Quick superficial example: On cursory review, the airline business seems to have several choke points: Check in of luggage and security check points will create longer lines when social distancing is involved. Airlines and airports could investigate how this could be alleviated with prescreening, at home printing of baggage tags that are generated during at home check in. An overriding mitigation could be that a COVID19 test is required within one week of the trip with the report being sent directly to the airline; similarly for airport workers. Perhaps all choke point businesses, e.g. restaurants, would be required to have  frequent testing of employees. Again if the government really wants to help, then funding these tests and test centers, might be a better use of money than perpetual unemployment compensation.

Restrooms in airport:  Full time monitoring where the government could assist with the costs, or customer could pay with a use fee, or an added fee to the ticket, or a combination of all those. Sanitation wipes could be provided on entry. And certainly, increased ventilation with outside air intake.

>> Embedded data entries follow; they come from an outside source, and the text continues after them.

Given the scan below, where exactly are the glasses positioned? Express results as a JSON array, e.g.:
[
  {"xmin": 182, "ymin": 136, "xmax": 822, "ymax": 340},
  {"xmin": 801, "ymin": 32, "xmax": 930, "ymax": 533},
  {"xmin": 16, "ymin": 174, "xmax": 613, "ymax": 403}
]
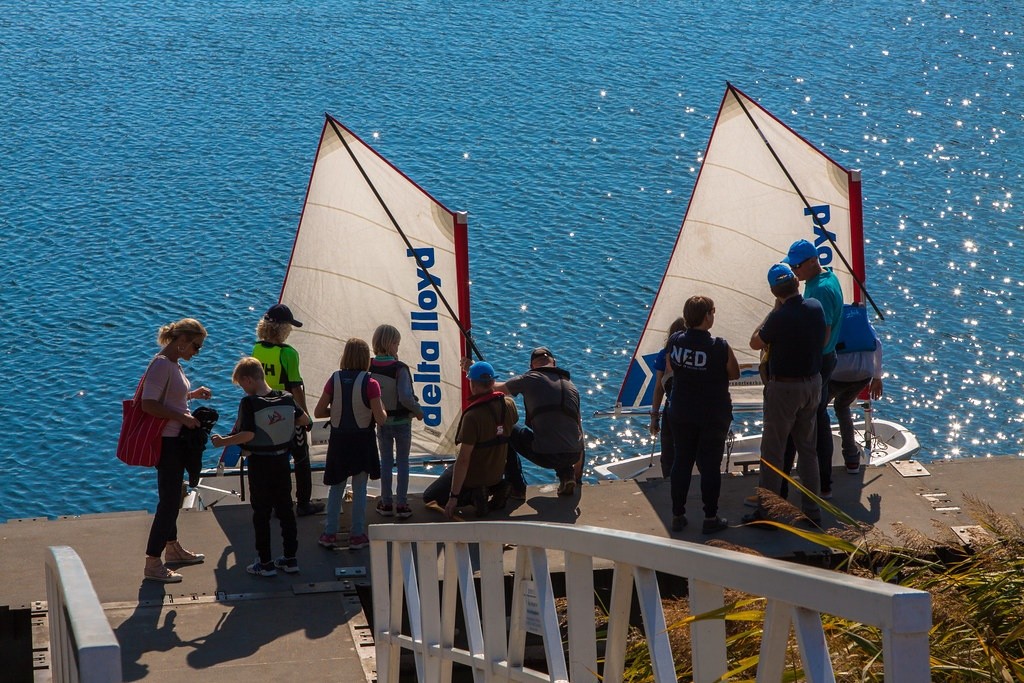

It has been stated that airplanes already have excellent air filtering and outside air ventilation. But the on plane restroom could be a choke point. If the stewardess must clean between each user, lines will form, passengers will panic as their urge grows. It might be better to provide sanitary wipes so that each user can be satisfied that he/she has made the space safe to use. Perhaps after each user there could be a 30 second accelerated venting of the space to remove all airborne contaminates.

Anyway, again those are ideas which I came up with in a short period of time. They, or course, have their difficulties, but so has everything that man has achieved. It has always been necessary to tinker and pry and bend and hammer until the right form has been achieved. It would be the same with this. But someone in charge needs to step up, line up the workers, and give the order.